_Exercise instructions_
Copy the shopping mall soundscape study below, starting at "(i) Capturing the" and ending after "to lose interest.", but swap "concourse" for "main walkway".

_Text under study_

Whilst seeking to identify the over-arching emotional themes that emerge, the study also differentiates between two groups of participants, those who are practicing experimental musicians, and those with no involvement in experimental music. It investigates whether these two groups have noticeably different emotional responses to the soundscape, and if so why?

The study does not consider how the findings could be used to inform decision-making by designers of urban spaces. However, it is hoped the phenomenological approach used and dataset collected may be of interest to these designers, as well as those with a more general interest in how sound can affect the human psyche.

Methodology

(i) Capturing the shopping mall soundscape

A binaural recording, when played back on headphones, offers a more convincing impression of the sound-field than a conventional stereo recording (Kadis, 2015, p.95). A 96Hz, 24bit binaural recording of Manchester’s Arndale shopping centre was made on the afternoon of Saturday 30th April 2019 by securing a DPA 4060 omni-directional microphone in each ear and walking slowly around the concourse. An eight-minute section of the recording was extracted for participants to listen to. This was considered a suitable amount of time for participants to immerse themselves in the soundscape, whilst being short enough for them not to lose interest.

ii) Participant interviews

Polkinghorne (1989) (cited in Creswell & Poth, 2018, p.79) recommend phenomenological studies include five to 25 individuals. In this study, six participants were interviewed, and ranged from 19 to 55 years; three (two female and one male) were practising experimental musicians, and three (two female and one male) had no involvement in experimental music.

Each participant was interviewed individually in a quiet, low stimulus environment. An opening question established each participants’ general relationship with shopping, after which each person listened to the shopping mall soundscape on a pair of KRK KNN-6400 headphones, and then answered a series of further questions. Before listening they were informed the recording was of a ‘generic shopping mall’, the exercise was not a test, and they did not need to remember anything, but just to immerse themselves in the space. They were permitted to change the recording’s volume, and could stop listening at any point if they needed to.

Table 3 shows the interview structure. Questions were formulated using Juslin’s (2013) BRECVEMA framework which seeks to explain the mechanisms via which music evokes emotion. Further detail on the framework is provided in Appendix 1. Having introduced each question follow up questions and prompts were used to elicit more detail.

Table 3 Interview structure - a set of questions designed using Juslin's (2013) BRECVEMA model

Table 3 Interview structure - a set of questions designed using Juslin's (2013) BRECVEMA model

(iii) Analysis of data

Each interview was transcribed (see Appendix 2) and read several times to identify significant sentences or phrases describing participants’ emotional reactions. Similar statements representing experiences common to several or all participants were clustered together to make themes. From this a description of the ‘essence’ of the phenomenon of how the sounds of the shopping mall made people feel was developed. Observations were also made on how well the questions worked in revealing people’s emotions, and thus whether Juslin’s BRECVEMA framework has potential for greater use within soundscape research.

_Supplied material_
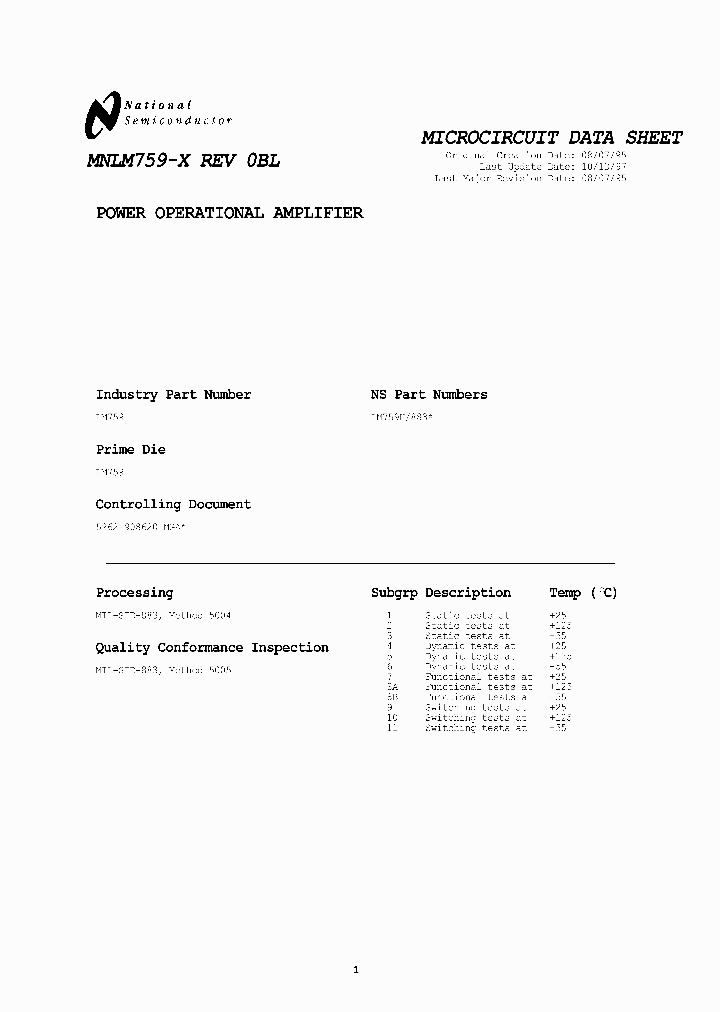 NSC05556_994526.PDF Datasheet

_Response to this exercise_
(i) Capturing the shopping mall soundscape

A binaural recording, when played back on headphones, offers a more convincing impression of the sound-field than a conventional stereo recording (Kadis, 2015, p.95). A 96Hz, 24bit binaural recording of Manchester’s Arndale shopping centre was made on the afternoon of Saturday 30th April 2019 by securing a DPA 4060 omni-directional microphone in each ear and walking slowly around the main walkway. An eight-minute section of the recording was extracted for participants to listen to. This was considered a suitable amount of time for participants to immerse themselves in the soundscape, whilst being short enough for them not to lose interest.